1.   diepte zn. 'diepe plek'
categorie:
geleed woord
Onl. (datief mv.) diopithon 'diepten' [10e eeuw; W.Ps.]; mnl. die lencde ende die breide, di hogde ende die dipde 'de lengte en de breedte, de hoogte en de diepte' [1290-1310; MNW-P], de diepte der zee [1348; MNW-P].
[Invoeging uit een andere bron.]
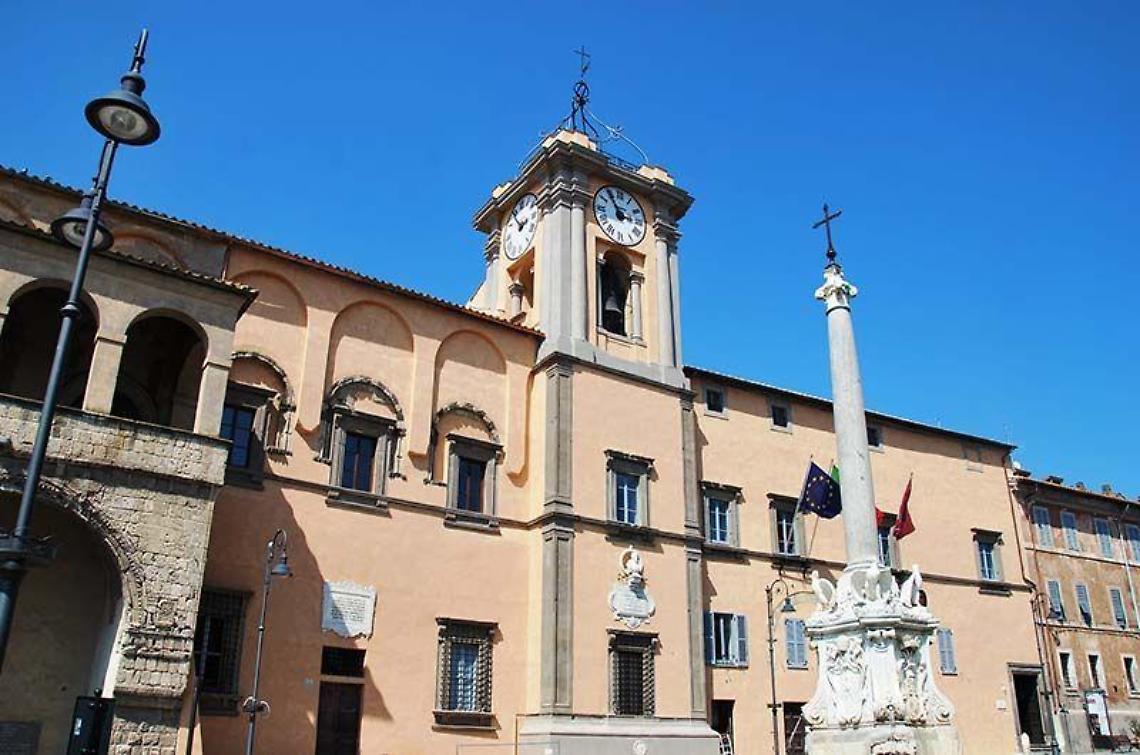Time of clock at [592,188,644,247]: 2:53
Een afleiding bij het bn. diep. In de oudste taalfasen werd een dergelijk abstractum bij een bn. afgeleid met een achtervoegsel -īn, zoals in onl. diupi 'diepte' [10e eeuw; W.Ps.]. Daarnaast bestonden er vormen met het achtervoegsel -iþō/-idō met dezelfde betekenis, bijv. onl. cuolitha 'koelte' [10e eeuw; W.Ps.]. In het Oud- en Middelnederlands stonden beide vormen naast elkaar: mnl. die diepe 'de diepte' [1285; CG II, Rijmb.]. De vorm met -th-/-d- was echter duidelijker en kreeg daardoor de overhand.
Os. diupitha (mnd. dēpede); me. depthe (ne. depth); got. diupiþa 'diepte' < pgm. *diupiþō-.
Na stemloze medeklinkers als -p- ontstond de vorm met -te, die de vormen met -de verdrong. Later werd de uitgang -te ook gebruikt na stemhebbende medeklinkers, bijv. in hoogte.